- Native name: محمد خضور‎
- Born: January 13, 1976 (age 50) Latakia, Syria
- Allegiance: Ba'athist Syria
- Branch: Syrian Arab Army
- Rank: Major General
- Conflicts: Syrian civil war Deir ez-Zor Governorate campaign Siege of Deir ez-Zor (2014–2017); ; Battle of Al-Sukhnah; ;

= Mohammad Khaddour =

Syrian former military officer

Mohammad Ibrahim Khaddour (محمد ابراهيم خضور) is an Alawite and former Ba'athist major general known for his role commanding the Republican Guard’s 106th Brigade, and the Syrian Arab Army's 17th Reserve Division, the 3rd Corps, and for his leadership in the Deir ez-Zor offensive.

==Early life==
Khaddour was born on January 13, 1976, in Latakia. By the outbreak of the Syrian Revolution Khaddour was a rising officer in the Republican Guard.

==Syrian civil war==
At the outbreak of the Syrian Civil War he was a brigadier general and commanded the 106th Brigade of the Republican Guard and was deployed to quell demonstrations in Damascus suburbs. Human Rights Watch described Khaddour as "directly responsible" for violent repression in Douma, ordering troops to beat and shoot protesters, calling any anti-government protester a terrorist. Khaddour would be sanctioned by the European Union in 2012 and the United Kingdom identified him as an individual involved in "violent repression of the civilian population."

===Aleppo front===
On November 29, 2012, he was appointed head of the Military and Security Committee in Aleppo, overseeing all regime military operations in the province. After failing to rapidly crush resistance in the city, and with rising losses in the Syrian Arab Army Khaddour was abruptly replaced in July 2013 by Issam Zahreddine, another Republican Guard officer notorious for brutality.

=== Deir ez-Zor ===
Khaddour would be reassigned to the eastern front, to break the Siege of Deir ez-Zor and emerging as the major general of the 17th Reserve Division. Reports indicate Khaddour was in the city during critical periods of the siege until mid-2016, but otherwise commanded forces from outside the city. Khaddour controversially implemented a Popular Mobilization effort conscripting civil servants and students into militias which subsequently saw low morale and near constant desertions. As the battle worsened this conscription was expanded to any man 18–40, with army personnel seen forcefully conscripting those that resist. Khaddour played a vital role in the Deir ez-Zor offensive which finally lifted the city's siege.

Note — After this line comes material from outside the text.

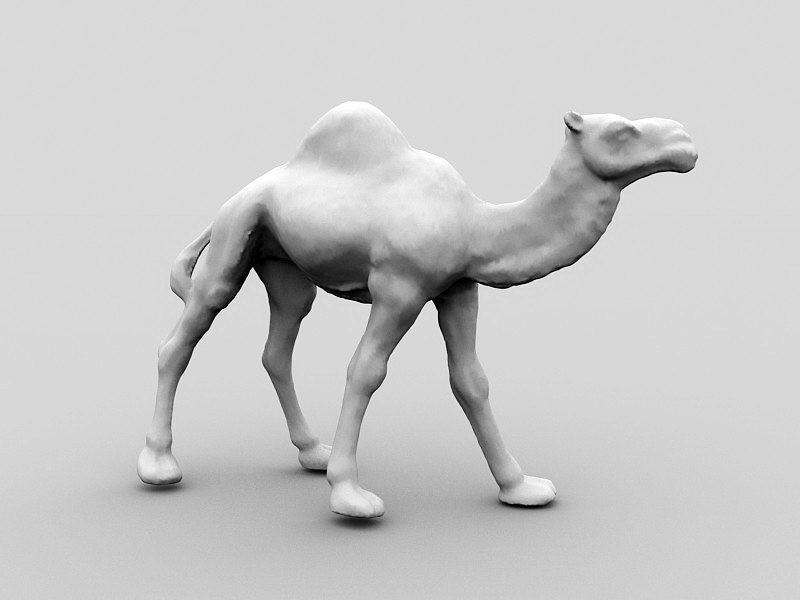 Desert Camel 3d rendering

Afterwards he would continue to participate in anti-Islamic State mop-up operations, notably in the Battle of Al-Sukhnah, serving as a field commander coordinating closely with militias and Russian air support. Khaddour was the patron of Suqur al-Furat, a militia affiliated to the politically active Marxist-Leninist Syrian Resistance.

===Later war===
In 2017 Khaddour was named the commander of the 3rd Corps and was on the military high command. Khaddour was reportedly named to a post in the Military Security branch in Homs in 2020. Khaddour is one of the major Ba'athist officer fugitives that the current government of Syria is hunting for after the fall of the Assad regime due to dozens of massacres his forces had perpetuated. On 18 June 2025, one of Khaddour close compatriots, intelligence brigadier general Daas Hassan Ali was arrested.